We are a school where I don't want anybody feeling like they are being put in a box, put down, or not allowed to be themselves. I hope that we manage this agenda with intelligent caution because there is no doubt that in school of 1300 I will have children here who are questioning, and that is a perfectly healthy thing to do. Equally, I don't want there to be a dominant 'cancel culture' which means that these things become very difficult to approach.

It's not an easy area for schools, I go back to where I started, it was an area due for change and the environment now is much kinder and healthier than ever before. I want the children here to grow up as happy and healthily as possible, in their own way. Therefore, I want to keep an even balance, so that if someone feels they have an issue they can talk about it openly, as an individual, not as a part of a campaign.
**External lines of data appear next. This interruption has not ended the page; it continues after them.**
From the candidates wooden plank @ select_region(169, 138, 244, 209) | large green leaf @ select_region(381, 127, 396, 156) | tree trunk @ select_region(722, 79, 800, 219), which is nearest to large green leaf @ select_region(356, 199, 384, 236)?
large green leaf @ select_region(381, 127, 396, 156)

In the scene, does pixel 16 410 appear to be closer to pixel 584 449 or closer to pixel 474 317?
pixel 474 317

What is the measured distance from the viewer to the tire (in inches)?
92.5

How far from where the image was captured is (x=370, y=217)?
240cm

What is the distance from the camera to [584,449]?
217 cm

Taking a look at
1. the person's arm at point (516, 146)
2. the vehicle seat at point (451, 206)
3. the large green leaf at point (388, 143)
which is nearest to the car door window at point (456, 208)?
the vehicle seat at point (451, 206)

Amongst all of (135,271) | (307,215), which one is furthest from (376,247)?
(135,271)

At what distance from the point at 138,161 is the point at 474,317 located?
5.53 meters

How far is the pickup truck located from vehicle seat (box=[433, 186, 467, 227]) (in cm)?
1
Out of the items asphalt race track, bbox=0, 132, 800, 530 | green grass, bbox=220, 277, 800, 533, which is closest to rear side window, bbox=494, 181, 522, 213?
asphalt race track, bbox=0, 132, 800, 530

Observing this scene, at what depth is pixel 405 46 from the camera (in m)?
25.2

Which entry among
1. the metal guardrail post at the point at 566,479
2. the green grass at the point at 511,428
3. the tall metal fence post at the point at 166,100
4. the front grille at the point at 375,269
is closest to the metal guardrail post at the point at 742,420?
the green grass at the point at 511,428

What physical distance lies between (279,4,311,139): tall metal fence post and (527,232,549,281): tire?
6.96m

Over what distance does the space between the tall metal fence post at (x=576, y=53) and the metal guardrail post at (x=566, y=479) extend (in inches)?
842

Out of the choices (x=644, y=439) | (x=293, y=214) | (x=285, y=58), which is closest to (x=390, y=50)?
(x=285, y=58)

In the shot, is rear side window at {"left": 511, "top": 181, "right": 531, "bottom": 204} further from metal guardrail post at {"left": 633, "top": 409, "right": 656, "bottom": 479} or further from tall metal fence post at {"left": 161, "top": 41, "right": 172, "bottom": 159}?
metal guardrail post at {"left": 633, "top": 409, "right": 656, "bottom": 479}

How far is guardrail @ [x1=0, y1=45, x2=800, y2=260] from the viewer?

Anything you would like to say that I haven't brought up?
One area I believe is very important is the how the last 18 months of Covid have massively highlighted the tension between advantaged/disadvantaged, independent/public sector. We are endeavouring to set up a multi-academy trust, which is going to see us linking a small number of primary schools, and ideally a local secondary, to work with them in a way that opens up the horizons and experiences of people both at Hurst and in the associated schools. I also hope that this lessens what I think can be a slightly negative perspective of places like Hurst which is that we are insular and self-absorbed. Schools like this are going to have to do more to be seen to be a part of the public good. That's an interesting area to watch.

Given the responses of Tim Manly, and his clear focus on the culture and team spirit of the school as a whole, doing away with the all too typical elitist mentality of independent schools in the country, its no surprise that the grade percentages between A*-B at A-level sit at 91% of the cohort, with GCSE equivalents being just 1% less. Though these grades aren't the only thing that makes Hurst special, it's the whole ethos of the school: mutual support and encouragement to try, whether you succeed or fail. Perhaps others should start taking notes.